ABSTRACT Hot flushes occur in the majority of menopausal women and in young women after estrogen withdrawal. They are characterized by the activation of heat dissipation effectors, including skin vasodilatation, sweating, and cold-seeking behavior. Despite the millions of individuals who experience these symptoms, the cause remains an enigma, and there is little understanding of the neural circuits for estrogen modulation of body temperature. Our laboratory has long hypothesized that kisspeptin/neurokinin B/dynorphin (KNDy) neurons contribute to the generation of flushes, because of their dramatic changes in the hypothalamus of postmenopausal women. In support of this hypothesis, we recently showed that ablation of KNDy neurons in the rat decreases cutaneous vasodilatation and alters the effects of estrogen on thermoregulation. The goal of the present grant is to elucidate the downstream (preoptic) pathways used by estrogen-responsive KNDy neurons to mediate thermoregulatory vasodilatation. KNDy neurons project to key thermoregulatory structures that regulate heat- dissipation effectors: the median preoptic nucleus (MnPO) and medial preoptic area (MPO). Moreover, both these areas express the primary NKB receptor (NK3R) and activation of NK3R in the MnPO reduces body temperature. We hypothesize that NK3R neurons in the MnPO and MPO integrate information from estrogen-responsive KNDy neurons with warm thermal- signals that trigger heat dissipation effectors.
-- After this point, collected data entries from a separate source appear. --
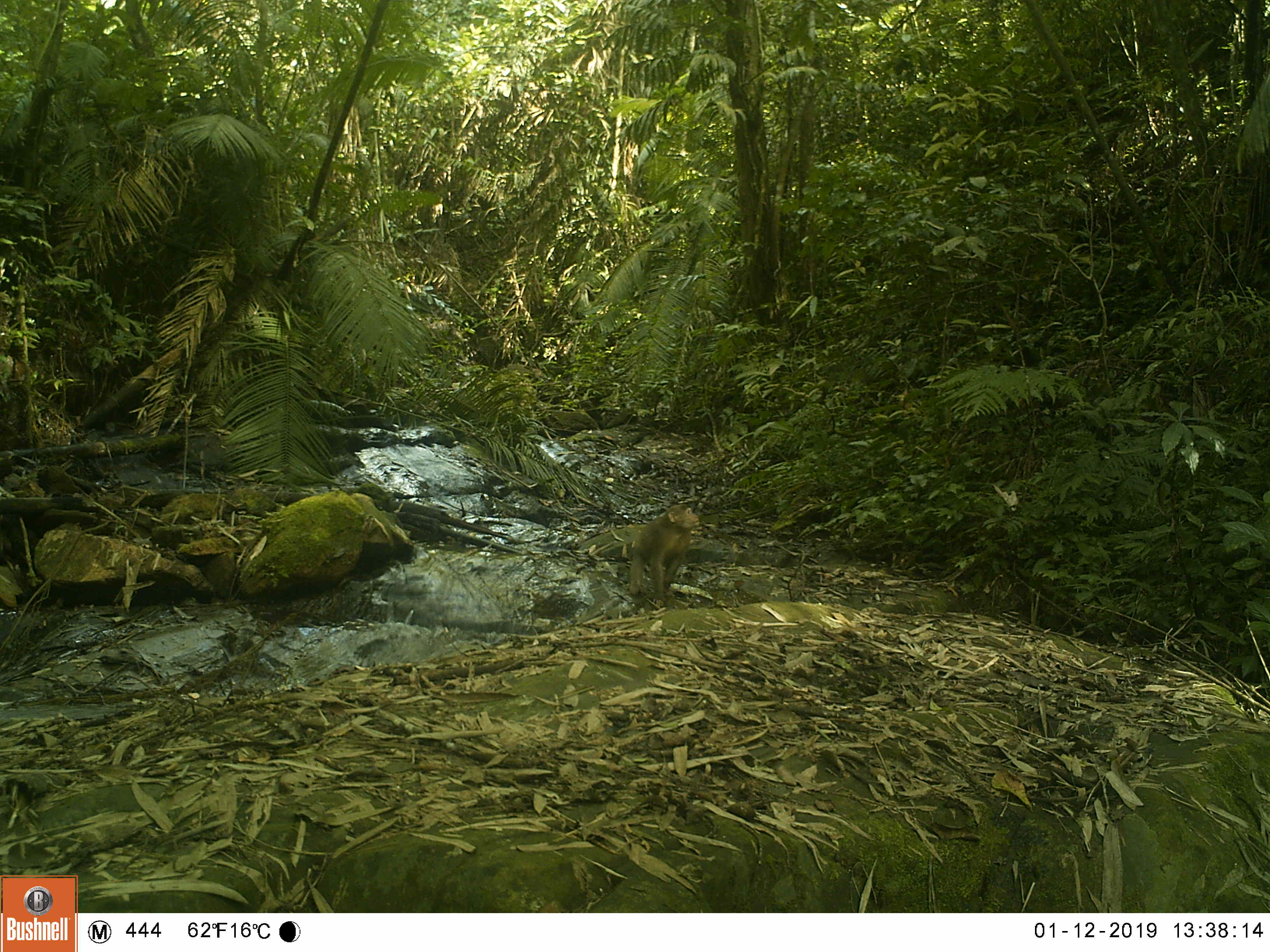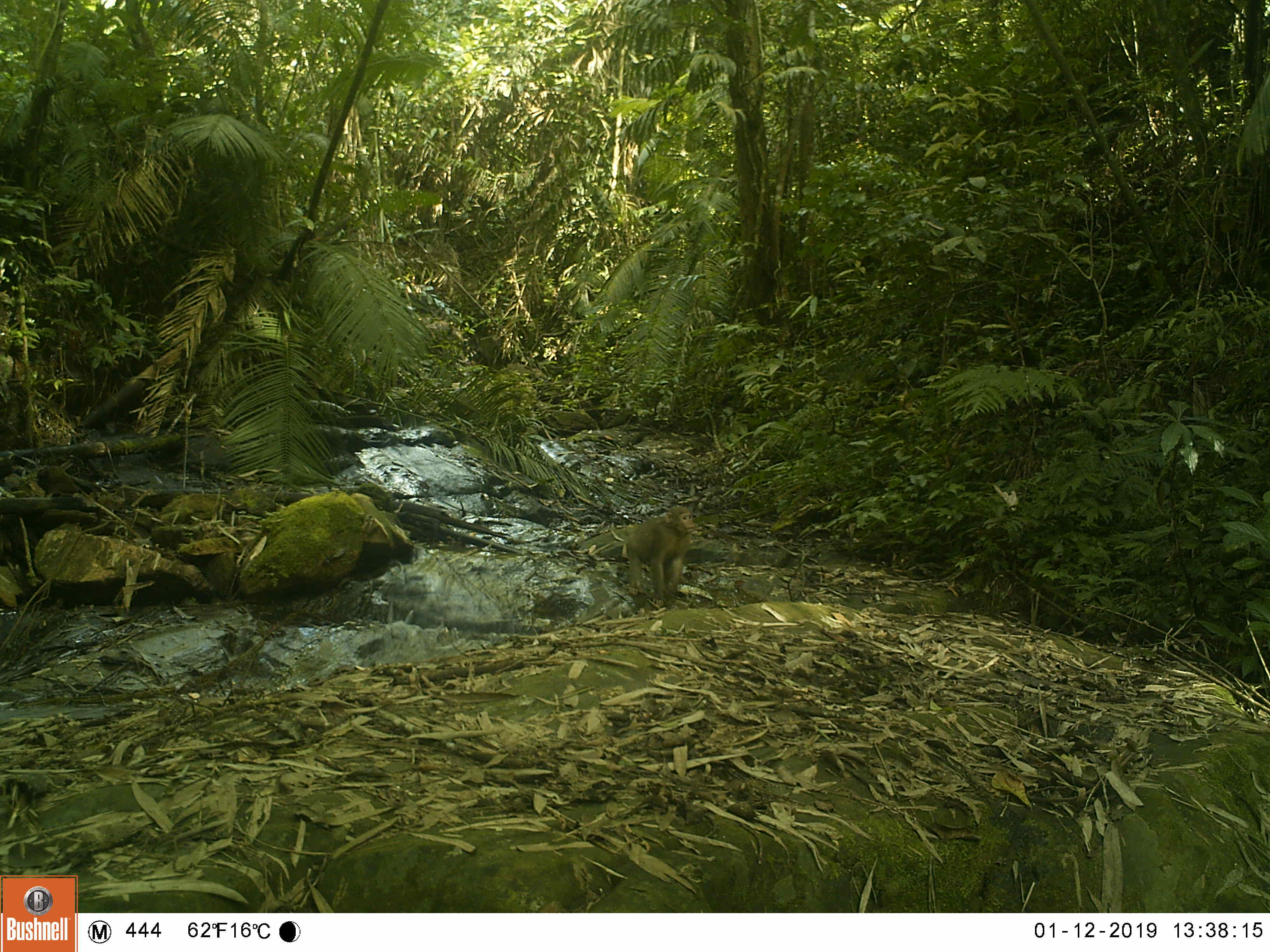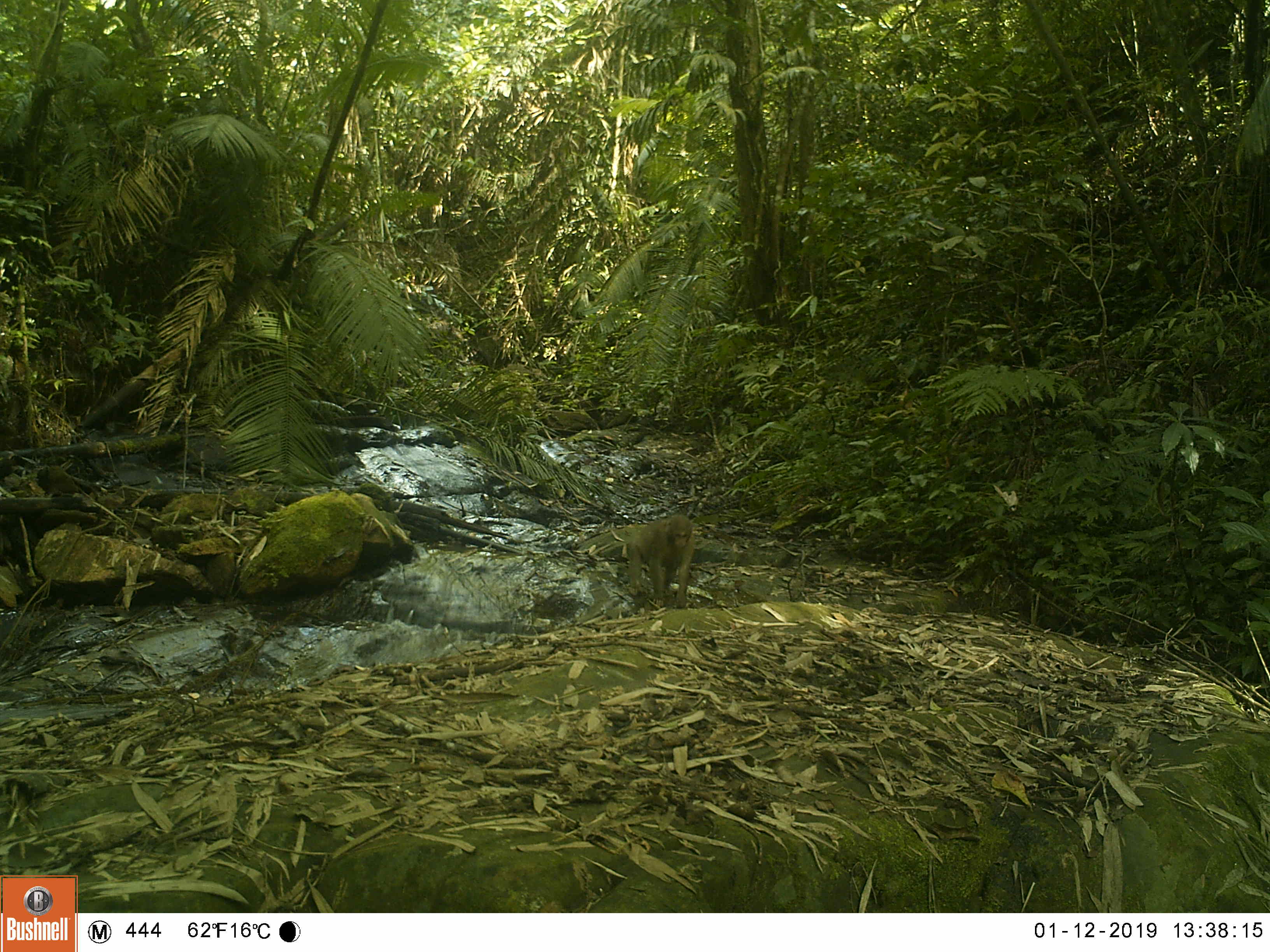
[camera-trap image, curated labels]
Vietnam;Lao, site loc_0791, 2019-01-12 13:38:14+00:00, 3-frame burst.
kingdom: Animalia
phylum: Chordata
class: Mammalia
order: Primates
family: Cercopithecidae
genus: Macaca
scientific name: Macaca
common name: macaques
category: assam or rhesus macaque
Assam or rhesus macaque (macaques) (Macaca). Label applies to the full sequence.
The following specific aims are proposed: 1) To evaluate whether NK3R neurons in the MnPO and MPO of Tacr3-EGFP mice are activated by warm-thermal signals from the environment, are modulated by estrogen and receive inputs from KNDy neurons; 2) To perform electrophysiological recordings of NK3R neurons in the preoptic area of the Tacr3-EGFP mouse to determine if they are warm-sensitive, receive inputs from KNDy neurons and if their thermal sensitivity is altered by estrogen or NK3R signaling; 3) To determine if NK3R neurons in the MnPO and MPO are essential for the estrogen modulation of body temperature; 4) To determine if a homologous projection pathway from KNDy neurons to preoptic NK3R neurons exists in the human. These studies will shed light on the integration of reproductive and thermoregulatory systems and provide clues into the etiology of hot flushes. Understanding the mechanisms of hot flushes is essential for designing targeted therapies.
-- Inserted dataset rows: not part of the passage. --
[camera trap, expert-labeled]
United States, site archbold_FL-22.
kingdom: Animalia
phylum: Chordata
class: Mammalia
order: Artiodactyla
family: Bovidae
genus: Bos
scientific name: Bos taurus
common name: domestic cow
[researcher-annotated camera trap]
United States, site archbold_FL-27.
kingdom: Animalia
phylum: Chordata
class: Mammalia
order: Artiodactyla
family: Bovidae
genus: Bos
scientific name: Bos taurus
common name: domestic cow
摘要 潮热发生在大多数更年期妇女和停用雌激素后的年轻妇女。他们 其特征是激活散热效应器，包括皮肤血管扩张、出汗和 求冷行为。尽管数以百万计的人经历了这些症状，但原因仍然是 这是一个谜，人们对雌激素调节体温的神经回路知之甚少。 我们的实验室长期以来一直假设Kispeptin/Neurokinin B/Dynorphin(KNDy)神经元参与 潮红的产生，是因为绝经后妇女的下丘脑发生了戏剧性的变化。在……里面 支持这一假设，我们最近表明，消融大鼠KNDy神经元减少皮肤 扩张血管，改变雌激素对体温调节的作用。这笔赠款的目标是 阐明雌激素反应的KNDy神经元所使用的下游(视前)通路 体温调节性血管扩张。KNDy神经元投射到调节热量的关键体温调节结构- 消散效应：正中视前核(MnPO)和内侧视前区(MPO)。此外，两者 这些区域表达初级NKB受体(NK3R)，而NK3R在MnPO体内的激活会降低机体 温度。我们推测，MnPO和MPO中的NK3R神经元整合了来自 雌激素反应的KNDy神经元具有温热信号，触发散热效应器。 本研究的主要目的如下：1)探讨NK3R神经元在大鼠脑内MnPO和MPO中的作用 Tacr3-EGFP小鼠被来自环境的温热信号激活，受雌激素和 接受来自KNDy神经元的输入；2)对NK3R神经元进行电生理记录 Tacr3-EGFP小鼠的视前区，以确定它们是否对热敏感，接受来自KNDy的输入 以及它们的热敏感性是否被雌激素或NK3R信号改变；3)确定NK3R是否 MnPO和MPO中的神经元是雌激素调节体温所必需的；4)确定 如果人类存在从KNDy神经元到视前NK3R神经元的同源投射通路。这些 研究将阐明生殖和体温调节系统的整合，并提供线索 潮热的病因。了解潮热的机制对于设计有针对性的潮红是必不可少的 治疗。